Well, plenty of her readers could relate to that dilemma.
And what Cooper said about starting over .
. . that was the real risk. The highest stakes of all.
To love, even when you’d been hurt before.
Even when you knew the price of watching it all fall apart around you.
For the first time in months, Poppy felt a shiver of inspiration.
Cooper was right. The story had been inside her all along.
She’d been holding back, not wanting to throw all her personal issues onto the page, but maybe that was the only choice.
Write through her fears and insecurities, and see if she could find the answers that way.
Relief crashed over her. She wasn’t doomed, after all.
“Thank you!” Poppy threw her arms around Cooper, smothering him in a hug. “Seriously, thank you!”
Cooper froze, clearly surprised. For a moment, his body was solid against hers, and even separated by their layers of bulky winter wear, Poppy could swear she felt the heat from his body, all the way to her bones.
Her breath caught. They were back on her porch, the place it had happened. Only this time, she knew what was coming.
She knew how good it would be to taste his lips again.

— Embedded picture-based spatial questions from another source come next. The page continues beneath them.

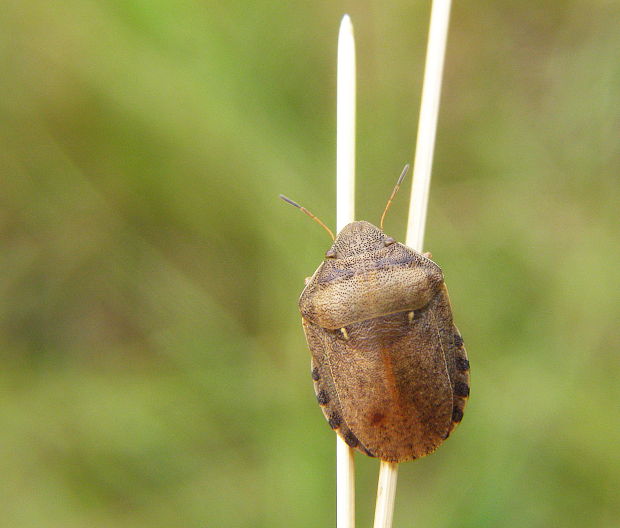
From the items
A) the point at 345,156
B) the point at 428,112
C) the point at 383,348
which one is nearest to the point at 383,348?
the point at 383,348

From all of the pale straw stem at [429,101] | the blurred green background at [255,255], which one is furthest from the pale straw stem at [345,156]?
the blurred green background at [255,255]

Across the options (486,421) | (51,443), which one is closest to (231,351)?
(51,443)

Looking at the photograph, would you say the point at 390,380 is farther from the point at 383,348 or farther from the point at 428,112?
the point at 428,112

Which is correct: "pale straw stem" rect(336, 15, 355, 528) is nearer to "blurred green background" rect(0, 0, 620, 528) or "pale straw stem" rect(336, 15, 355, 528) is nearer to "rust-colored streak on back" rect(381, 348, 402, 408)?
"rust-colored streak on back" rect(381, 348, 402, 408)

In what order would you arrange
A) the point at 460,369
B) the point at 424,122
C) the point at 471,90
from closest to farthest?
the point at 424,122
the point at 460,369
the point at 471,90

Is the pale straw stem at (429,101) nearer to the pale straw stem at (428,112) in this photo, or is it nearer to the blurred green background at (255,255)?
the pale straw stem at (428,112)

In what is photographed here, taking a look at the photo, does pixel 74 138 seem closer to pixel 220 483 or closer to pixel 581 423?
pixel 220 483

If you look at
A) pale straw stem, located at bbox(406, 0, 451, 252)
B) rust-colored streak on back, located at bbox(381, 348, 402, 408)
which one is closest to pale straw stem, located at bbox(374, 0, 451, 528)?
pale straw stem, located at bbox(406, 0, 451, 252)

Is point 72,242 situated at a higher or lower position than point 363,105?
lower
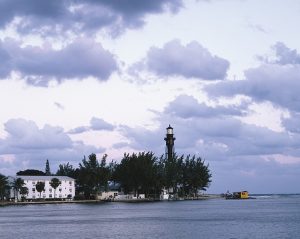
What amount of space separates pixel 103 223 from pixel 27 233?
18.1 meters

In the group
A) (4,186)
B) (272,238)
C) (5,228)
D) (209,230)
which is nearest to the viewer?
(272,238)

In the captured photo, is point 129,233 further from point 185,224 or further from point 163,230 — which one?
point 185,224

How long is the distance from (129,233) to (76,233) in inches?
273

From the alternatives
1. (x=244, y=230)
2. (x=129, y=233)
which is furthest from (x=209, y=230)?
(x=129, y=233)

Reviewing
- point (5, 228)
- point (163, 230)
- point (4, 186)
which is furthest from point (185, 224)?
point (4, 186)

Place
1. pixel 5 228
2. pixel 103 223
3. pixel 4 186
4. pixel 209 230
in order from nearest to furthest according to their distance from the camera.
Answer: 1. pixel 209 230
2. pixel 5 228
3. pixel 103 223
4. pixel 4 186

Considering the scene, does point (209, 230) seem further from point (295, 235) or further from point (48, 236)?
point (48, 236)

Releasing him, Poppy slowly stepped back to solid ground. She caught his eyes, and she could see it there: the same desire that was singing in her veins. A low heat burning, ready to flare brighter in the dark.
Oh God. This was it. Time seemed to slow as she parted her lips and took a breath, and leaned in to—
“I’ll see you then.”
She felt the gust of cold air replacing his nearness as Cooper stepped back. He jammed his hands in his coat pockets, looking at the ground. “Good luck with the writing,” he said gruffly, then turned and hurried back to his truck before she could get a word out.

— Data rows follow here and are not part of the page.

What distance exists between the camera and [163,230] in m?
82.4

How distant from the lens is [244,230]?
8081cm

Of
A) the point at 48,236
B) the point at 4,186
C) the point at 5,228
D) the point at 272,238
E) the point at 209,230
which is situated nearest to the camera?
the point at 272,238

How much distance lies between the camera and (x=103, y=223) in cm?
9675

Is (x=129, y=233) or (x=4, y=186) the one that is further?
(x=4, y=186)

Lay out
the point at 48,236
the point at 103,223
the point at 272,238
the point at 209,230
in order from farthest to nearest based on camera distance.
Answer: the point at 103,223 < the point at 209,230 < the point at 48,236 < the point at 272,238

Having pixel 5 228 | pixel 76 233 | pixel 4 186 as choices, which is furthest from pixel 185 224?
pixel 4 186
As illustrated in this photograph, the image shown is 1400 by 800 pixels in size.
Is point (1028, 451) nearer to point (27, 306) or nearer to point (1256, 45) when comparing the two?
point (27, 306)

Poppy quickly turned and let herself in, slamming the door shut behind her. She sank back against the solid wood and took a trembling breath.
What just happened there?
Nothing. A whole lot of nothing—exactly the way it should be, she reminded herself.
She hadn’t come here to get entangled in romantic drama with Cooper, she was here to leave all of that behind her and work.
And for the first time in too long, Poppy finally had words dancing in her brain, sentences waiting on the tips of her fingers.
No more distractions, however tempting.
She grabbed her computer, turned on the study light, and got to work.